Exercise 1 - Count the lines in the records below that contain the string "JSON", treating uppercase and lowercase as different. Give only the number.

Extract provided -

------------------------------------------------

6 worked examples

Each example shows the full verdict + 3 Check First + Next Action format, on a real investment thesis. No scorecards. No buy / sell.

Triage examples, not recommendations. Not financial advice.

1. Coca-Cola (KO) — brand moat, with price discipline required

Verdict: Watch

Principles triggered: Business quality · Moat / risk · Valuation sanity · Mr. Market discipline

Why

  • Business quality: Durable, understandable, cash-generative. Brand and global distribution are the assets; the question is whether volume growth, pricing, and mix can keep up with the dividend over a 5+ year horizon.
  • Moat / risk: Moat is brand + global bottling relationships. Kill risk: structural shift in consumer behavior (e.g. a sustained move away from sugary drinks) hitting volume faster than pricing can offset.
  • Valuation sanity: Has historically commanded a consumer-staples premium. Test the current price against (a) the company's own EV/EBITDA band, (b) FCF / earnings yield vs. long-term risk-free yield plus a clear risk premium, and (c) implied long-term volume growth and pricing power.

Check First (exactly 3)

  1. Is KO's EV/EBITDA inside or outside its 10-year band?
  2. Is the dividend yield still meaningfully above the long-term risk-free yield (with a risk premium absorbed), or is the income thesis fading?
  3. What does today's price imply about long-term volume growth and pricing power?

Next Action

Re-triage at the next earnings. If valuation stays extended and volume trends stay flat-to-down, keep at Watch. If multiple compresses with the dividend yield remaining attractive, upgrade to Research Now.

2. American Express (AXP) — network, trust, capital-light economics

Verdict: Watch

Principles triggered: Business quality · Moat / risk · Valuation sanity · Mr. Market discipline

Why

  • Business quality: Durable, understandable, capital-light. Closed-loop network with a high-spend, high-fee customer base. Revenue is fee-driven (discount rate, net card fees, net services), and balance-sheet risk is materially lower than bank-card peers.
  • Moat / risk: Moat is brand + closed-loop customer data + merchant acceptance in the premium segment. Kill risk: a credible competitor in the premium closed-loop space, or a sustained spend slowdown in the high-net-worth segment.
  • Valuation sanity: Has historically traded at a premium for the capital-light model. Test the current price against (a) its own historical P/E and FCF yield band, (b) the spread between its earnings yield and the long-term risk-free yield plus a risk premium, and (c) implied billings growth and net card-fee growth.

Check First (exactly 3)

  1. Where does AXP's forward P/E sit versus its 5- and 10-year average?
  2. Is the FCF / earnings yield spread to the long-term risk-free rate still wide enough to compensate for credit-cycle exposure?
  3. What does today's price imply about billings growth and net card-fee growth over the next 3-5 years?

Next Action

Watch through one full earnings cycle. If billings growth and net card-fee growth both hold, and the FCF-yield spread to the risk-free rate remains attractive, upgrade to Research Now. If billings or fee growth slips, downgrade to Wait for Evidence.

------------------------------------------------

Records for processing -
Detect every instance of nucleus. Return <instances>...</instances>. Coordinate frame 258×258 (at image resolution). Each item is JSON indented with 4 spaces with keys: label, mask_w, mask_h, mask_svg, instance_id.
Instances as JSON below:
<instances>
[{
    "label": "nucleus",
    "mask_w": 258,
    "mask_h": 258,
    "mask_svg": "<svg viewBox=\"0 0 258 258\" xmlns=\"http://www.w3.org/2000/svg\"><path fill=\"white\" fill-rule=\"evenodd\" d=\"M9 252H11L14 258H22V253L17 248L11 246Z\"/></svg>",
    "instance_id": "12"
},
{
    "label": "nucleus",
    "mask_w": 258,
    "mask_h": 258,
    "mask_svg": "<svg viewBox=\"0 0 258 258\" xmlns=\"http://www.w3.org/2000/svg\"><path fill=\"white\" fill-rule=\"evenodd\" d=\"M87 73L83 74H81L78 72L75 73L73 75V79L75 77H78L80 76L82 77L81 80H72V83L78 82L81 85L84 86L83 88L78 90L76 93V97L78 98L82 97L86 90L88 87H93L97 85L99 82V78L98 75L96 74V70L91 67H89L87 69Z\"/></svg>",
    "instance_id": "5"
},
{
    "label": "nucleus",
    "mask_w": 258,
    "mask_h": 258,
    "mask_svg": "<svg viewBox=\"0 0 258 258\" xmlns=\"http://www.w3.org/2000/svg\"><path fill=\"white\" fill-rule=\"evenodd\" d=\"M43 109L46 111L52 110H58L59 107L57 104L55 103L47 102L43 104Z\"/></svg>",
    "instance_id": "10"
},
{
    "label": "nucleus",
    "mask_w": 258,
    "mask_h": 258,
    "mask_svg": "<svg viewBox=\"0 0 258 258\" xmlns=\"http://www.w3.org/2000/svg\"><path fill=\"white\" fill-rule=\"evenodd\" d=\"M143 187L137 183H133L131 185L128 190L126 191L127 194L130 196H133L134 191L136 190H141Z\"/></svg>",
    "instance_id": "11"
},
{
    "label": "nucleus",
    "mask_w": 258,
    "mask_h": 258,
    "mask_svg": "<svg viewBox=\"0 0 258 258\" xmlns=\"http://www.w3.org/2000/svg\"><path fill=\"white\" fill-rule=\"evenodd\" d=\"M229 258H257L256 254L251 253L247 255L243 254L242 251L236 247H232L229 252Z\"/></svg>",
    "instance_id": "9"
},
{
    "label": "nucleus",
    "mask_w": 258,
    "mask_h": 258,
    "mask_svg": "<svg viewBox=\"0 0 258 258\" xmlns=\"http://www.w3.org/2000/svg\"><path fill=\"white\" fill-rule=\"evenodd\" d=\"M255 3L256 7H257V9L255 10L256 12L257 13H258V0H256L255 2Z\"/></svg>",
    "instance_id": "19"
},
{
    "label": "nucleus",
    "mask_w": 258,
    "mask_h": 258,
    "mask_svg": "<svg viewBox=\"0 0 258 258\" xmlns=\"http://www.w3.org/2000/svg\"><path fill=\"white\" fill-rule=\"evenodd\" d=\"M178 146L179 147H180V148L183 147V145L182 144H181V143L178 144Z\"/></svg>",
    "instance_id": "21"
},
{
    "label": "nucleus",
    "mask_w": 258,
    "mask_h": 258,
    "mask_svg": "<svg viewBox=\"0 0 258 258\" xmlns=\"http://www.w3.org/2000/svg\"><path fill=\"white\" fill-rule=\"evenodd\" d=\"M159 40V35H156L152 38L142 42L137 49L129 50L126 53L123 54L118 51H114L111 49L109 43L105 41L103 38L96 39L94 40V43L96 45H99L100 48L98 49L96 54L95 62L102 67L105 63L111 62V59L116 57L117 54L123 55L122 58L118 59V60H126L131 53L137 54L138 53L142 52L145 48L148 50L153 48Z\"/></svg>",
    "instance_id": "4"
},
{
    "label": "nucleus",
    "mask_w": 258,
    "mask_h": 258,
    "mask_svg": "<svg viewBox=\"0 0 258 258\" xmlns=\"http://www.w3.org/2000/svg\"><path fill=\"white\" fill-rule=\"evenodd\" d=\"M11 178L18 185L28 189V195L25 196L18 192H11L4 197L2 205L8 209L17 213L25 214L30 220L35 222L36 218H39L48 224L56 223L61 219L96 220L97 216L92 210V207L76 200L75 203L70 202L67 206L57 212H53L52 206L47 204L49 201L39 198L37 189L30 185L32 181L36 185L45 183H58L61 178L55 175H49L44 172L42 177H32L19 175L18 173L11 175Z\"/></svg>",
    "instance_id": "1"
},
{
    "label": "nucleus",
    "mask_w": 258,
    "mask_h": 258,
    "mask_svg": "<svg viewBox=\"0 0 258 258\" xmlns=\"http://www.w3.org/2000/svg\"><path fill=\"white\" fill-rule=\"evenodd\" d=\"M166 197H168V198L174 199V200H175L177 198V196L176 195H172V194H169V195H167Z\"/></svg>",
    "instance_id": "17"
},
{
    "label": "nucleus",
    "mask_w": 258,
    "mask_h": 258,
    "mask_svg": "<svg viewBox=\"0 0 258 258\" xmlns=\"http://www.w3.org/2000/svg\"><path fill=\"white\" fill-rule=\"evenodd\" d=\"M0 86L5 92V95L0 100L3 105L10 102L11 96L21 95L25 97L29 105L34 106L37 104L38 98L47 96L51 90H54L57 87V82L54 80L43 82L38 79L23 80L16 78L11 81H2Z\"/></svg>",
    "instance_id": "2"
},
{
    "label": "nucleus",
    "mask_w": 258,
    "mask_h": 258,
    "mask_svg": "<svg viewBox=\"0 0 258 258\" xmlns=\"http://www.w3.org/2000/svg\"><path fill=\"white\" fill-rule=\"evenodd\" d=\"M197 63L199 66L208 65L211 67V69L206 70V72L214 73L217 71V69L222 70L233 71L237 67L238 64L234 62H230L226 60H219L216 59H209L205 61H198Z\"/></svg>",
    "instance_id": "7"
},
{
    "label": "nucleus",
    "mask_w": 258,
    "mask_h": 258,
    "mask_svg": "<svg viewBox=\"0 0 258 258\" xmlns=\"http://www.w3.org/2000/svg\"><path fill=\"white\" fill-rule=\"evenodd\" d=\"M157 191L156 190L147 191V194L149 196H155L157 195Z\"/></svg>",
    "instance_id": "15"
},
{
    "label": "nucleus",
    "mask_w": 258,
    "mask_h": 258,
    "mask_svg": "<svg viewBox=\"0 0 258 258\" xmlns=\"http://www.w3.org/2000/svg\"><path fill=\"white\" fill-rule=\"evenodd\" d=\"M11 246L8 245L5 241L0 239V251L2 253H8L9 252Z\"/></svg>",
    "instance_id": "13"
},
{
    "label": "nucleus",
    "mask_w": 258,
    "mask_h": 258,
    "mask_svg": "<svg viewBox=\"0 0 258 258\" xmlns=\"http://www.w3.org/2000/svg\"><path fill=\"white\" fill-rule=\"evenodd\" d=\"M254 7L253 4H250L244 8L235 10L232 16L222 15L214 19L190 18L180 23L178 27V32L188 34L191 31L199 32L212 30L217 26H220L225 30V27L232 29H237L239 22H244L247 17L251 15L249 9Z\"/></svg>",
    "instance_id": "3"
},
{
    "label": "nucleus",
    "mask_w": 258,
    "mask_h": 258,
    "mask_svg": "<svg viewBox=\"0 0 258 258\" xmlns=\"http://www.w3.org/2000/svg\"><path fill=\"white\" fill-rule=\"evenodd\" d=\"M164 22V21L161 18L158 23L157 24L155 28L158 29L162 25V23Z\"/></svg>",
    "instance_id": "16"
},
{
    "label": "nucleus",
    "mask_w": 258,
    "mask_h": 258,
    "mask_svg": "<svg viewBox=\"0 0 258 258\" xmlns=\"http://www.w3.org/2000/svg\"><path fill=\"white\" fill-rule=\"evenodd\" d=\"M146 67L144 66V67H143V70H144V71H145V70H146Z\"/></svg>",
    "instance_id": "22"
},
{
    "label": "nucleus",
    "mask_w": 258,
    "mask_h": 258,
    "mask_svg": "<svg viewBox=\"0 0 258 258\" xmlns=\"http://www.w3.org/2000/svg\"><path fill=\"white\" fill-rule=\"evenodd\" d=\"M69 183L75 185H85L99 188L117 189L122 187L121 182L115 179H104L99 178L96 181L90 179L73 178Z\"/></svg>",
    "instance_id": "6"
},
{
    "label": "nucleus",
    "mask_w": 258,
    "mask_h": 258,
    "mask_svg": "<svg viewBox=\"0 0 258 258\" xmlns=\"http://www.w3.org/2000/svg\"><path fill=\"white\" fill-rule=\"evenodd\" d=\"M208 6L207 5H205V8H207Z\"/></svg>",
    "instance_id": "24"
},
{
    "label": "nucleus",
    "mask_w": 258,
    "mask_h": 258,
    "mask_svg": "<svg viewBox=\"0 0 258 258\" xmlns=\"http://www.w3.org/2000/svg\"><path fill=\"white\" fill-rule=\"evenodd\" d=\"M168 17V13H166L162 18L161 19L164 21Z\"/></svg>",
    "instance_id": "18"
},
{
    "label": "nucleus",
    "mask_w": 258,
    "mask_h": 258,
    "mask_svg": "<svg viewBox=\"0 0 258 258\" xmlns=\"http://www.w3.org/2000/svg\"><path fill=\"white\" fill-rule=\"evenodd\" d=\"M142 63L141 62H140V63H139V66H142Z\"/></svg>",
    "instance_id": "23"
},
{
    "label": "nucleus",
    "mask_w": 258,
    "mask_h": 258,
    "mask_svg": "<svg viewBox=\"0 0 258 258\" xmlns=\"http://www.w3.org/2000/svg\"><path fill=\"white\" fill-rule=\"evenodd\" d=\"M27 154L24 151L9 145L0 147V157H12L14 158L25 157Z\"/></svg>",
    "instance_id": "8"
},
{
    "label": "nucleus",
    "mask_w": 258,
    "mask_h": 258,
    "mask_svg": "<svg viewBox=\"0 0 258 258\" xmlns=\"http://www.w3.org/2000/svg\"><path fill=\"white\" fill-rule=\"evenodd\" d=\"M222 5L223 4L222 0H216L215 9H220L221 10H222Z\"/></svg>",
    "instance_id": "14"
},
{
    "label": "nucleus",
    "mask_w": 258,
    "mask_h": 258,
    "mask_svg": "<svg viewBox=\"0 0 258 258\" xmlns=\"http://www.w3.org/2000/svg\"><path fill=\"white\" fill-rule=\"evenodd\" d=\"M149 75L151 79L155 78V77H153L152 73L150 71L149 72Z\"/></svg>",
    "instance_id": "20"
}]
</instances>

------------------------------------------------

Exercise 2 -
Answer from the worked investment examples:
(a) What verdict is given for Coca-Cola?
(b) What does the text name as the moat for American Express?
(c) What is the next action for Coca-Cola if the multiple compresses while the dividend yield remains attractive?

Full response 1 - 2

Full response 2 -
(a) Watch.
(b) Brand, closed-loop customer data and merchant acceptance in the premium segment.
(c) Upgrade it to Research Now.